Om het effect van lengte en elegantie extra aan te zetten, heeft Ricci de kleploze zakken van het jasje zo belijnd dat de punten iets naar boven wijzen. In Italië spreken ze over ‘una tasca a barchetta’: een zak in de vorm van een bootje. Bestellingen belanden niet in computermodellen of computers, maar bestaan uit een stapel handgeschreven papiertjes vol cijfers en aantekeningen die de lichamelijke imperfecties in kaart brengen.
Keerzijde van dit compromisloze handwerk: bewegen is lastig. „Elegantie is pijn lijden”, grapt Valentino Ricci met bijna satanisch genoegen. En inderdaad, zijn extreem ranke schouder- en mouwinzet maken het de drager bijna onmogelijk om iemand de hand te schudden, laat staan een fietsstuur in handen te nemen. Fietsen kan sowieso beter worden vermeden, want met zijn voorkeur voor zakdoekdikke stoffen leidt één enkele rit tot de aanschaf van een nieuwe broek. Het Ricci-pak is de stilistische tegenpool van het stevige ‘plakpak’ waar de doorsnee kantoorknuppel zich in hult. Zij smaken het genot niet dat dragers van vederlicht maatwerk bindt: een pak dat gewichtloosheid nastreeft. Zowel tijdens het dragen als na de afrekening, in de portemonnee. Tachtig uur handwerk is zelfs in Bari niet te geef.
Ingezonden briefAl veertig jaar draag ik uit hoofde van mijn functie dagelijks een pak. Het soort pak waar uw medewerkers over berichten is mij goed bekend. Ooit nieuwsgierig geworden naar het Italiaanse kostuum ben ik na één enkel bezoekje aan de PC Hooftstraat van een koude kermis thuisgekomen.

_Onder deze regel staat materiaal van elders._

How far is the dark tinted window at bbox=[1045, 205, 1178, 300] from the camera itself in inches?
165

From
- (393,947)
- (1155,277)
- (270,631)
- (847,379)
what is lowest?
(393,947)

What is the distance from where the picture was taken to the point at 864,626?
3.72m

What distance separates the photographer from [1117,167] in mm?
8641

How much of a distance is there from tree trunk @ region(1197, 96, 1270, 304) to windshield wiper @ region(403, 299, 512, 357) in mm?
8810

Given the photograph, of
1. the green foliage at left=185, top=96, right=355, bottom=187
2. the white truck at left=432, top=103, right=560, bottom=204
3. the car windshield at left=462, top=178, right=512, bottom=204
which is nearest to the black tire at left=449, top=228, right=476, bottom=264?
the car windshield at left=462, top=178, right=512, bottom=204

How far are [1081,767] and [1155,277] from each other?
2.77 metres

Jasjes zonder voering, rommelige schouders en pantalons met vreemde nauwe pijpen werden mij met veel aplomb door de jongeheren-verkopers aan- bevolen. Graag wil ik uw lezers behoeden voor die belachelijk dure pakken van spaghetti kleermakers! Het vijf generaties oude Domhoff Travelling Tailors uit Heemstede levert heel wat netter en beter maatwerk voor een prima prijs/kwaliteitverhouding.